The final argument is one of equity.  The obvious is a lack of access to digital technologies and thus online opportunities. But it is also a question of usage – even with access what do kids from different socio-economic backgrounds use digital technology for?  Studies done in the USA suggest that substitute tasks such as drilling and practice are overwhelmingly done by African American kids whilst more affluent students use technology for creative, higher order thinking activities.

I haven’t had time as yet, to explore my thinking about how online learning would solve the issue of equity – my initial thought is around attendance.  It is clear that lack of attendance at school has a profound effect on kids learning outcomes. Barriers to getting to school are many but if kids can access learning from home when they can’t get to school, surely that helps to reduce the inequity in some small way?  It is also a question that Shareski and McLeod don’t really answer either apart from suggesting that we ask questions of our communities to get a clear picture of who has access and who hasn’t, and to build partnerships with community and businesses to support access.

When we think about ‘different schools’ we are not talking about the physical or virtual space, we are talking about pedagogical philosophy.  As teachers we can all be part of the conversation, pushing for dialogue, questioning our own assumptions about how we teach and how our kids learn.
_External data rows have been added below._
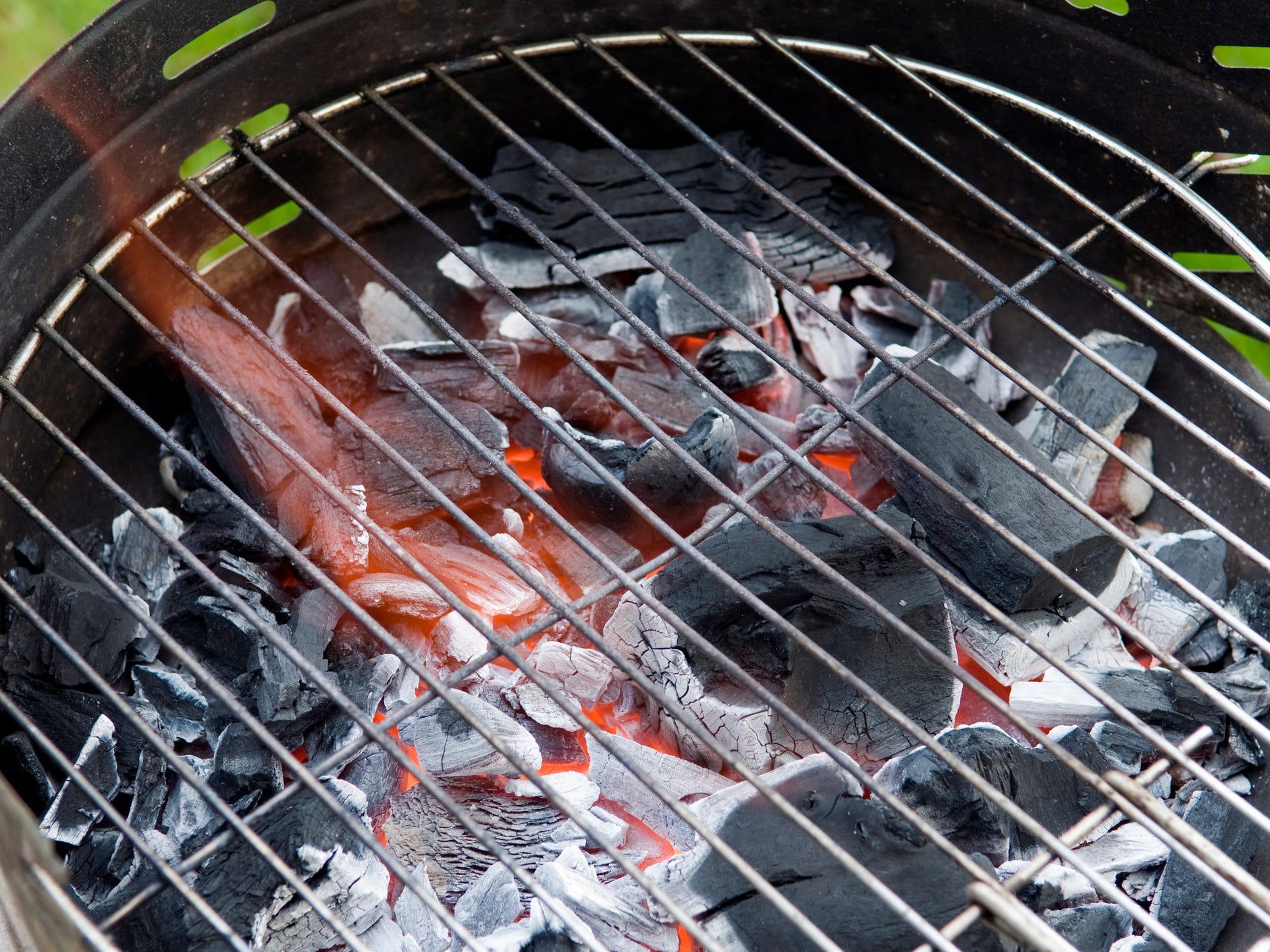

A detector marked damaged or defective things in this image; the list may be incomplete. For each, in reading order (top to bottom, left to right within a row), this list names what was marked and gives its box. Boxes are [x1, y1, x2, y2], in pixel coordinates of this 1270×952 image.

charred wood piece [853, 355, 1122, 614]
charred wood piece [1015, 332, 1158, 502]
charred wood piece [650, 510, 955, 772]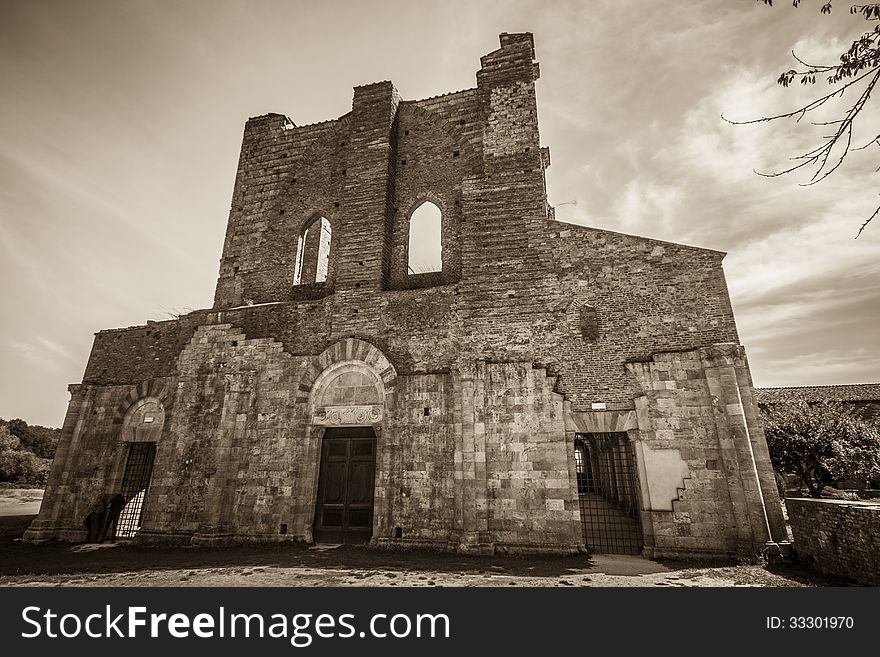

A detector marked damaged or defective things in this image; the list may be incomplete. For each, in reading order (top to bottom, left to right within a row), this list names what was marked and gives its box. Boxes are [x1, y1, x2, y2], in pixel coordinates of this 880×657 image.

broken brickwork [25, 33, 784, 556]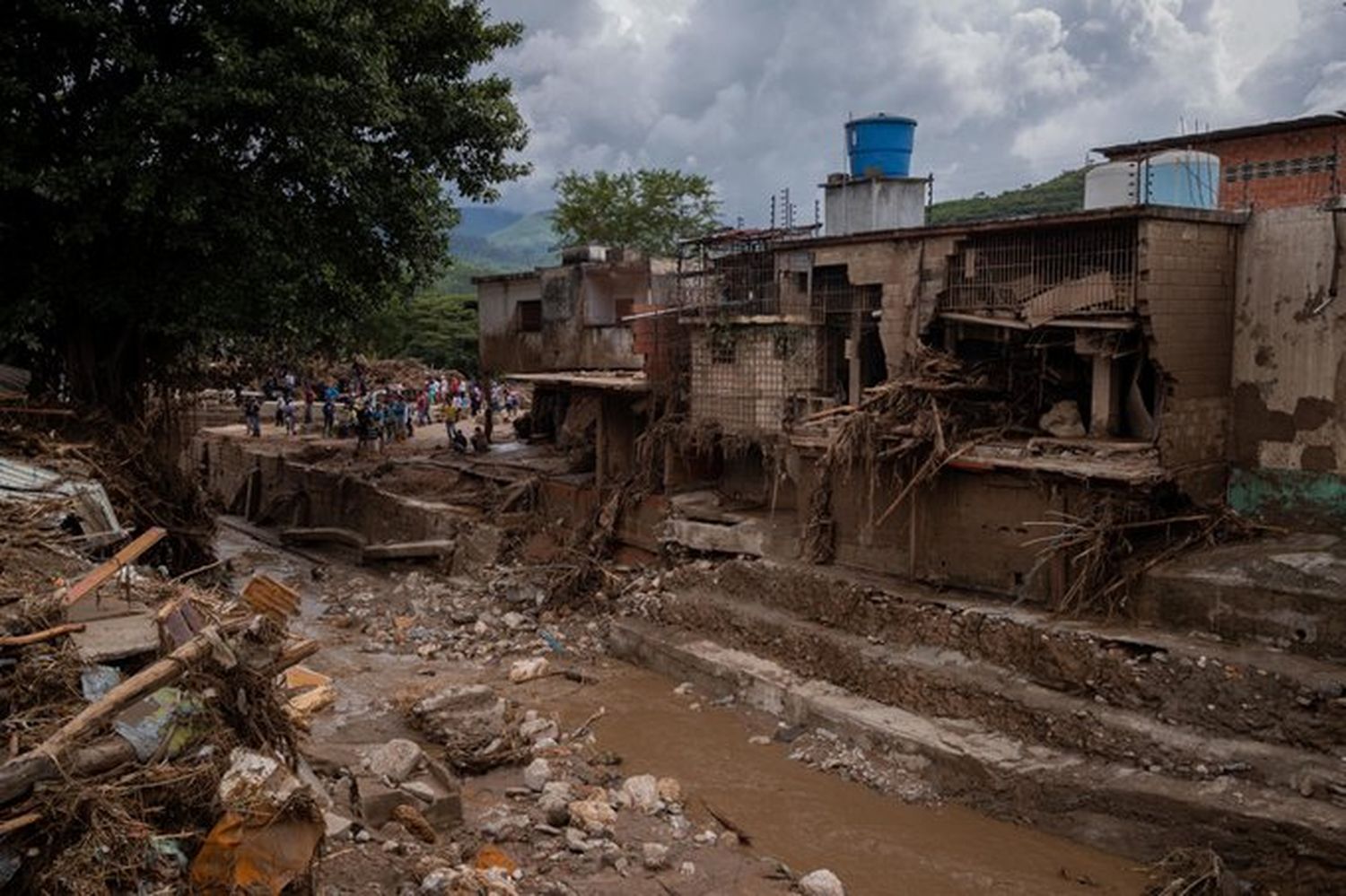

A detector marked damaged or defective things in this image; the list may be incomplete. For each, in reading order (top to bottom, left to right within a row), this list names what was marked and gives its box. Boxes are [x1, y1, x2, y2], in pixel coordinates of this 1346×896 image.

broken wooden plank [62, 525, 167, 608]
broken wooden plank [277, 527, 369, 549]
broken wooden plank [361, 538, 455, 560]
broken wooden plank [246, 573, 304, 622]
broken wooden plank [0, 619, 85, 646]
broken concrete block [366, 732, 423, 780]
We can demand (in reasonable terms) that those in power think very carefully about how to implement what could be a very positive model for learning. We also have a responsibility to read widely all of the information and assess critically, not jump to conclusions and onto the ‘sky is falling’ bandwagon. Online learning in some shape or form is going to happen so we might as well work together to ensure that we implement the best model possible which works for all our learners.